**Отрывок из документа:**
▼

Почему же лишь часть существующего может быть представлена таким
образом? Бывает минута, когда фи­гура становится столь сложной, когда
событие кажется столь небывалым, что надобно отказаться от целостного их
охвата и от попыток выразить их в непрерывных зна­чимостях. У какого предела
останавливались Евклиды в своем постижении форм? На каком уровне
наталки­вались они на перерыв мыслимой постепенности? В этой конечной точке
исследования нельзя избежать искуше­ния эволюционных теорий. Мы не хотим
признаться, что грань эта может быть окончательной.



27*


Бесспорно то, что основанием и целью всех умствен­ных спекуляций служит
расширительное толкование не­прерывности посредством метафор, абстракций и
язы­ков. Искусства находят им применение, о котором мы будем вскоре
говорить.
Нам удается представить мир как нечто такое, что в том или ином месте
дает разложить себя на умопо­стигаемые элементы. Порою для этого достаточно
наших чувств; порою же, несмотря на использование са­мых изощренных методов,
остаются пробелы. Все попыт­ки оказываются ограниченными. Здесь-то и
находится царство нашего героя. Ему присуще исключительное чувство аналогии,
в которой он видит средоточие всех проблем. В каждую щель понимания
проникает энергия его разума. Удобство, которое может он представить,
очевидно. Он подобен физической гипотезе. Его надле­жало бы выдумать, но он
существует; можно вообра­зить теперь универсальную личность. Леонардо да
Вин­чи может существовать в наших умах как понятие, не слишком их ослепляя:
размышление о его могуществе не должно будет заблудиться мгновенно в
туманностях пышных слов и эпитетов, скрывающих бессодержатель­ность мысли.

▲

**Собранные данные:**

▼

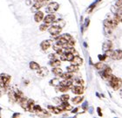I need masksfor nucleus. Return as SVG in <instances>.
<instances>
[{"label": "nucleus", "mask_w": 122, "mask_h": 118, "mask_svg": "<svg viewBox=\"0 0 122 118\" xmlns=\"http://www.w3.org/2000/svg\"><path fill=\"white\" fill-rule=\"evenodd\" d=\"M32 111L33 112H42L43 111V109L41 108V107L39 105H35L34 104V106H33V108H32Z\"/></svg>", "instance_id": "c756f323"}, {"label": "nucleus", "mask_w": 122, "mask_h": 118, "mask_svg": "<svg viewBox=\"0 0 122 118\" xmlns=\"http://www.w3.org/2000/svg\"><path fill=\"white\" fill-rule=\"evenodd\" d=\"M59 108H60V109L62 111H66V110H70L71 108V105L68 103V102H62V104H61L60 106H59Z\"/></svg>", "instance_id": "4468645a"}, {"label": "nucleus", "mask_w": 122, "mask_h": 118, "mask_svg": "<svg viewBox=\"0 0 122 118\" xmlns=\"http://www.w3.org/2000/svg\"><path fill=\"white\" fill-rule=\"evenodd\" d=\"M83 99H84L83 96H81L80 95H77V96H75V97L71 99V102H72L73 104H79V103H80L83 101Z\"/></svg>", "instance_id": "2eb2a0df"}, {"label": "nucleus", "mask_w": 122, "mask_h": 118, "mask_svg": "<svg viewBox=\"0 0 122 118\" xmlns=\"http://www.w3.org/2000/svg\"><path fill=\"white\" fill-rule=\"evenodd\" d=\"M49 32L51 35L52 36H59L60 32H62V26H59V25H53V26H51L50 28L48 29Z\"/></svg>", "instance_id": "7ed1b4c3"}, {"label": "nucleus", "mask_w": 122, "mask_h": 118, "mask_svg": "<svg viewBox=\"0 0 122 118\" xmlns=\"http://www.w3.org/2000/svg\"><path fill=\"white\" fill-rule=\"evenodd\" d=\"M20 116L19 114H15V115H14V116Z\"/></svg>", "instance_id": "e433bc0d"}, {"label": "nucleus", "mask_w": 122, "mask_h": 118, "mask_svg": "<svg viewBox=\"0 0 122 118\" xmlns=\"http://www.w3.org/2000/svg\"><path fill=\"white\" fill-rule=\"evenodd\" d=\"M71 39H72V37L70 34H67V33L63 34V35H61L60 37H59L57 39V44H59V46H61L63 47V46H65L67 43V41Z\"/></svg>", "instance_id": "20e7f679"}, {"label": "nucleus", "mask_w": 122, "mask_h": 118, "mask_svg": "<svg viewBox=\"0 0 122 118\" xmlns=\"http://www.w3.org/2000/svg\"><path fill=\"white\" fill-rule=\"evenodd\" d=\"M57 89L59 90V91H60V92H67L69 88L67 87H66V86L59 84V86H57Z\"/></svg>", "instance_id": "a878e982"}, {"label": "nucleus", "mask_w": 122, "mask_h": 118, "mask_svg": "<svg viewBox=\"0 0 122 118\" xmlns=\"http://www.w3.org/2000/svg\"><path fill=\"white\" fill-rule=\"evenodd\" d=\"M44 18H45V16H44V13L40 11H38L37 12L35 13V15H34V20L37 22V23H39L41 21L43 20Z\"/></svg>", "instance_id": "9b49d317"}, {"label": "nucleus", "mask_w": 122, "mask_h": 118, "mask_svg": "<svg viewBox=\"0 0 122 118\" xmlns=\"http://www.w3.org/2000/svg\"><path fill=\"white\" fill-rule=\"evenodd\" d=\"M60 77L63 80H71L73 76H72V73L66 72V73H63V74L60 75Z\"/></svg>", "instance_id": "a211bd4d"}, {"label": "nucleus", "mask_w": 122, "mask_h": 118, "mask_svg": "<svg viewBox=\"0 0 122 118\" xmlns=\"http://www.w3.org/2000/svg\"><path fill=\"white\" fill-rule=\"evenodd\" d=\"M112 74V70L111 67H106L104 69L102 70V73H101V76L104 79H107L109 75H111Z\"/></svg>", "instance_id": "1a4fd4ad"}, {"label": "nucleus", "mask_w": 122, "mask_h": 118, "mask_svg": "<svg viewBox=\"0 0 122 118\" xmlns=\"http://www.w3.org/2000/svg\"><path fill=\"white\" fill-rule=\"evenodd\" d=\"M69 99H70V96L68 95H63L60 96V101L61 102H68Z\"/></svg>", "instance_id": "cd10ccee"}, {"label": "nucleus", "mask_w": 122, "mask_h": 118, "mask_svg": "<svg viewBox=\"0 0 122 118\" xmlns=\"http://www.w3.org/2000/svg\"><path fill=\"white\" fill-rule=\"evenodd\" d=\"M40 46H41V48H42V50L46 51L47 49L50 48V46H51V42H50V40H44L41 42Z\"/></svg>", "instance_id": "f8f14e48"}, {"label": "nucleus", "mask_w": 122, "mask_h": 118, "mask_svg": "<svg viewBox=\"0 0 122 118\" xmlns=\"http://www.w3.org/2000/svg\"><path fill=\"white\" fill-rule=\"evenodd\" d=\"M103 47H104L105 52L112 49V43H111V41H106L104 43V45H103Z\"/></svg>", "instance_id": "b1692460"}, {"label": "nucleus", "mask_w": 122, "mask_h": 118, "mask_svg": "<svg viewBox=\"0 0 122 118\" xmlns=\"http://www.w3.org/2000/svg\"><path fill=\"white\" fill-rule=\"evenodd\" d=\"M49 58L51 59V60H52V59H57V56L55 54H51L50 55H49Z\"/></svg>", "instance_id": "72a5a7b5"}, {"label": "nucleus", "mask_w": 122, "mask_h": 118, "mask_svg": "<svg viewBox=\"0 0 122 118\" xmlns=\"http://www.w3.org/2000/svg\"><path fill=\"white\" fill-rule=\"evenodd\" d=\"M71 90H72V93L75 94V95H82V94L84 93L83 85H77V86H74V87H71Z\"/></svg>", "instance_id": "6e6552de"}, {"label": "nucleus", "mask_w": 122, "mask_h": 118, "mask_svg": "<svg viewBox=\"0 0 122 118\" xmlns=\"http://www.w3.org/2000/svg\"><path fill=\"white\" fill-rule=\"evenodd\" d=\"M66 69H67V72H70L73 74V73H76L77 71L79 70V67H78V66H75V65L71 64L66 67Z\"/></svg>", "instance_id": "dca6fc26"}, {"label": "nucleus", "mask_w": 122, "mask_h": 118, "mask_svg": "<svg viewBox=\"0 0 122 118\" xmlns=\"http://www.w3.org/2000/svg\"><path fill=\"white\" fill-rule=\"evenodd\" d=\"M75 82H76L78 85H83L84 84V80L81 79V78H78V79L75 80Z\"/></svg>", "instance_id": "7c9ffc66"}, {"label": "nucleus", "mask_w": 122, "mask_h": 118, "mask_svg": "<svg viewBox=\"0 0 122 118\" xmlns=\"http://www.w3.org/2000/svg\"><path fill=\"white\" fill-rule=\"evenodd\" d=\"M55 20H56V17H55V15H54L53 13H49L48 15H46L43 19L44 23L48 24V25L49 24L53 23Z\"/></svg>", "instance_id": "0eeeda50"}, {"label": "nucleus", "mask_w": 122, "mask_h": 118, "mask_svg": "<svg viewBox=\"0 0 122 118\" xmlns=\"http://www.w3.org/2000/svg\"><path fill=\"white\" fill-rule=\"evenodd\" d=\"M65 53H66V60H68V61H71L72 60V59L74 58V55L72 53H71V52H68V51H66L65 50Z\"/></svg>", "instance_id": "4be33fe9"}, {"label": "nucleus", "mask_w": 122, "mask_h": 118, "mask_svg": "<svg viewBox=\"0 0 122 118\" xmlns=\"http://www.w3.org/2000/svg\"><path fill=\"white\" fill-rule=\"evenodd\" d=\"M111 58H112V59H114V60H120V59H122V50L117 49V50L112 51Z\"/></svg>", "instance_id": "423d86ee"}, {"label": "nucleus", "mask_w": 122, "mask_h": 118, "mask_svg": "<svg viewBox=\"0 0 122 118\" xmlns=\"http://www.w3.org/2000/svg\"><path fill=\"white\" fill-rule=\"evenodd\" d=\"M0 97H1V93H0Z\"/></svg>", "instance_id": "4c0bfd02"}, {"label": "nucleus", "mask_w": 122, "mask_h": 118, "mask_svg": "<svg viewBox=\"0 0 122 118\" xmlns=\"http://www.w3.org/2000/svg\"><path fill=\"white\" fill-rule=\"evenodd\" d=\"M48 108H49V109H51L52 113L56 114V115H58V114H60L61 112H62V110L60 109V108H59V107H52V106H48Z\"/></svg>", "instance_id": "412c9836"}, {"label": "nucleus", "mask_w": 122, "mask_h": 118, "mask_svg": "<svg viewBox=\"0 0 122 118\" xmlns=\"http://www.w3.org/2000/svg\"><path fill=\"white\" fill-rule=\"evenodd\" d=\"M60 84L63 85V86H66V87H67L68 88H71V87H72V81H71V80H62V81H60Z\"/></svg>", "instance_id": "f3484780"}, {"label": "nucleus", "mask_w": 122, "mask_h": 118, "mask_svg": "<svg viewBox=\"0 0 122 118\" xmlns=\"http://www.w3.org/2000/svg\"><path fill=\"white\" fill-rule=\"evenodd\" d=\"M48 24H46V23H44V24H42L40 26H39V31L40 32H45V31H46L47 29H48Z\"/></svg>", "instance_id": "c85d7f7f"}, {"label": "nucleus", "mask_w": 122, "mask_h": 118, "mask_svg": "<svg viewBox=\"0 0 122 118\" xmlns=\"http://www.w3.org/2000/svg\"><path fill=\"white\" fill-rule=\"evenodd\" d=\"M77 111H78V108H75V109H73V110L71 111V112H72V113H76Z\"/></svg>", "instance_id": "c9c22d12"}, {"label": "nucleus", "mask_w": 122, "mask_h": 118, "mask_svg": "<svg viewBox=\"0 0 122 118\" xmlns=\"http://www.w3.org/2000/svg\"><path fill=\"white\" fill-rule=\"evenodd\" d=\"M48 69L46 67H40L39 69L38 70V75L41 77H45L48 75Z\"/></svg>", "instance_id": "ddd939ff"}, {"label": "nucleus", "mask_w": 122, "mask_h": 118, "mask_svg": "<svg viewBox=\"0 0 122 118\" xmlns=\"http://www.w3.org/2000/svg\"><path fill=\"white\" fill-rule=\"evenodd\" d=\"M50 65H51L52 67H59L61 65V62L60 60H59V59H52V60H51L50 61Z\"/></svg>", "instance_id": "5701e85b"}, {"label": "nucleus", "mask_w": 122, "mask_h": 118, "mask_svg": "<svg viewBox=\"0 0 122 118\" xmlns=\"http://www.w3.org/2000/svg\"><path fill=\"white\" fill-rule=\"evenodd\" d=\"M94 66H95V67H96V69L99 70V71H100V70H103L105 67H107V66H105L104 63H103V62H101V61L96 63V64L94 65Z\"/></svg>", "instance_id": "393cba45"}, {"label": "nucleus", "mask_w": 122, "mask_h": 118, "mask_svg": "<svg viewBox=\"0 0 122 118\" xmlns=\"http://www.w3.org/2000/svg\"><path fill=\"white\" fill-rule=\"evenodd\" d=\"M118 11H120V12H122V5H120V7L118 8Z\"/></svg>", "instance_id": "f704fd0d"}, {"label": "nucleus", "mask_w": 122, "mask_h": 118, "mask_svg": "<svg viewBox=\"0 0 122 118\" xmlns=\"http://www.w3.org/2000/svg\"><path fill=\"white\" fill-rule=\"evenodd\" d=\"M121 5H122V0H116V2H115V6L116 7L119 8Z\"/></svg>", "instance_id": "2f4dec72"}, {"label": "nucleus", "mask_w": 122, "mask_h": 118, "mask_svg": "<svg viewBox=\"0 0 122 118\" xmlns=\"http://www.w3.org/2000/svg\"><path fill=\"white\" fill-rule=\"evenodd\" d=\"M83 59H82L81 57H79V55H75L74 56V58L72 59V60H71V64H73V65H75V66H80V65H82L83 64Z\"/></svg>", "instance_id": "9d476101"}, {"label": "nucleus", "mask_w": 122, "mask_h": 118, "mask_svg": "<svg viewBox=\"0 0 122 118\" xmlns=\"http://www.w3.org/2000/svg\"><path fill=\"white\" fill-rule=\"evenodd\" d=\"M116 15H117V17L119 18V19H120V22H122V12H120V11H117V13H115Z\"/></svg>", "instance_id": "473e14b6"}, {"label": "nucleus", "mask_w": 122, "mask_h": 118, "mask_svg": "<svg viewBox=\"0 0 122 118\" xmlns=\"http://www.w3.org/2000/svg\"><path fill=\"white\" fill-rule=\"evenodd\" d=\"M30 68L31 70H35V71H38L39 68H40V66H39V64H38L37 62L35 61H31L30 62Z\"/></svg>", "instance_id": "6ab92c4d"}, {"label": "nucleus", "mask_w": 122, "mask_h": 118, "mask_svg": "<svg viewBox=\"0 0 122 118\" xmlns=\"http://www.w3.org/2000/svg\"><path fill=\"white\" fill-rule=\"evenodd\" d=\"M51 72L53 73L56 76H60V75L63 74V71H62V69H61V68H59V67H53V68H52V70H51Z\"/></svg>", "instance_id": "aec40b11"}, {"label": "nucleus", "mask_w": 122, "mask_h": 118, "mask_svg": "<svg viewBox=\"0 0 122 118\" xmlns=\"http://www.w3.org/2000/svg\"><path fill=\"white\" fill-rule=\"evenodd\" d=\"M59 84H60V81H59V79H53L50 81V85H51V86H53V87H57V86H59Z\"/></svg>", "instance_id": "bb28decb"}, {"label": "nucleus", "mask_w": 122, "mask_h": 118, "mask_svg": "<svg viewBox=\"0 0 122 118\" xmlns=\"http://www.w3.org/2000/svg\"><path fill=\"white\" fill-rule=\"evenodd\" d=\"M59 3L51 2L47 5V7H46V12L47 13H54L59 10Z\"/></svg>", "instance_id": "39448f33"}, {"label": "nucleus", "mask_w": 122, "mask_h": 118, "mask_svg": "<svg viewBox=\"0 0 122 118\" xmlns=\"http://www.w3.org/2000/svg\"><path fill=\"white\" fill-rule=\"evenodd\" d=\"M107 80H108L110 86L112 87V89H113V90H119L120 88V87L122 86L121 79H120V78L116 77V76H114L112 74L111 75H109Z\"/></svg>", "instance_id": "f257e3e1"}, {"label": "nucleus", "mask_w": 122, "mask_h": 118, "mask_svg": "<svg viewBox=\"0 0 122 118\" xmlns=\"http://www.w3.org/2000/svg\"><path fill=\"white\" fill-rule=\"evenodd\" d=\"M10 76L7 74H2L0 75V86L3 88H6L10 81Z\"/></svg>", "instance_id": "f03ea898"}]
</instances>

▲

**Цель:**
Пожалуйста, ответьте по отрывку о Леонардо да Винчи: что служит основанием и целью всех умственных спекуляций? Данные здесь ни при чем.

**Ответ:**
Расширительное толкование непрерывности посредством метафор, абстракций и языков.